Quelqu'un déglutit. "Quoi ?" demandais-je en me retournant.
"Rien… sa jambe est définitivement cassée. J'ai besoin de lui faire quelques radios." Elle appela un technicien.
L'os cassé pointait à travers la peau. Je suffoquais. Elle cria et pleura de douleur quand le doc nettoya la partie cassé de sa jambe gauche. "Maman !" hurla-t-elle.
Ca me fendit le cœur. Elle a dit qu'elle était orpheline, là elle appelait sa mère. "Doc, ne pouvez-vous lui donner quelque chose… vous savez… pour la douleur ?" demandais-je, réfrénant un sanglot, attrapant de nouveau sa main.
"Je n'ai aucune idée de ses allergies.

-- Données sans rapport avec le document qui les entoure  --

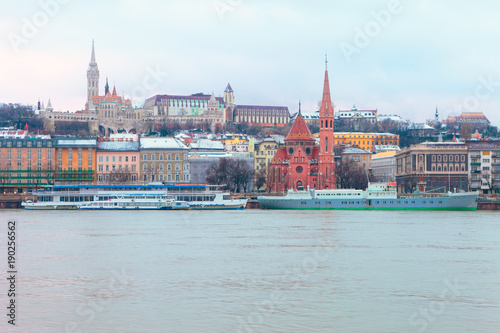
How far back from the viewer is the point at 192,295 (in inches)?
920

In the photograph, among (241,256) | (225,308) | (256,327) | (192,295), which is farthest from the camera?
(241,256)

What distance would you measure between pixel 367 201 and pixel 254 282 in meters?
54.1

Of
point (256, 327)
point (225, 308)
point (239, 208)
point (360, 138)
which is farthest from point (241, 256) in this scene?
point (360, 138)

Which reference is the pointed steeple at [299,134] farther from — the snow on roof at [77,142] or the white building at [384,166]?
the snow on roof at [77,142]

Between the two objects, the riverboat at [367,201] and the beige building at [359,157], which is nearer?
the riverboat at [367,201]

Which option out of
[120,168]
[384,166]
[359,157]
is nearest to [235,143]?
[384,166]

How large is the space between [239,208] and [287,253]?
45911 millimetres

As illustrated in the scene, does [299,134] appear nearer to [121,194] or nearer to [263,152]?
[263,152]

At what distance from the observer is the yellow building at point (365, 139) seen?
518 feet

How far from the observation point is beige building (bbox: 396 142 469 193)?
10144cm

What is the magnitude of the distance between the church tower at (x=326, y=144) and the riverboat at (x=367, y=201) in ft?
61.3

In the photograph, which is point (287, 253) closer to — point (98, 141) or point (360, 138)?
point (98, 141)

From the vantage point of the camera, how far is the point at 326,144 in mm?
101688

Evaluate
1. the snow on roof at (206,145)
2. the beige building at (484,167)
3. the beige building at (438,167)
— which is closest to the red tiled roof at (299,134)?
the beige building at (438,167)
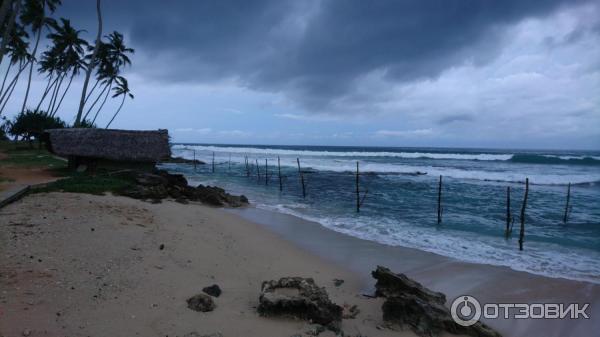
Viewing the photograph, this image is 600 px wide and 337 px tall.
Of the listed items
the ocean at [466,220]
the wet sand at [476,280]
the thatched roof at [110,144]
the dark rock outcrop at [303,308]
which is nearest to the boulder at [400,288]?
the wet sand at [476,280]

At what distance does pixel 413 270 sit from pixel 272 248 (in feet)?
10.9

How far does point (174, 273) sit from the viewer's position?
5.55m

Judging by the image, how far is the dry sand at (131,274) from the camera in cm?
387

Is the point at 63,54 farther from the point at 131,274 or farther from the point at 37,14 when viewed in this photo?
the point at 131,274

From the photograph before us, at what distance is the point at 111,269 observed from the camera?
201 inches

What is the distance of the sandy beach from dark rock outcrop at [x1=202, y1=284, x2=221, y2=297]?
0.14 meters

Je pourrais lui donner quelque chose qui la tuerait. J'ai besoin d'un examen sanguin," dit Dr. Fraiser calmement, pendant qu'elle lui faisait une prise de sang, tenant la fiole entre ses doigts. Elle la tendit à un technicien. Elle se tourna vers moi. "A-t-elle un nom ?"
Je serrais gentiment sa main. "Jessie," dis-je, essayant, sans succès dois-je ajouter, de combattre les larmes qui menaçaient de couler. "Pas de nom de famille."
"Age, si vous le connaissez ?"
"Elle a dit qu'elle avait dix ans," dit Sam nerveusement.
Janet siffla. "Elle a plutôt l'air d'avoir sept ou huit ans."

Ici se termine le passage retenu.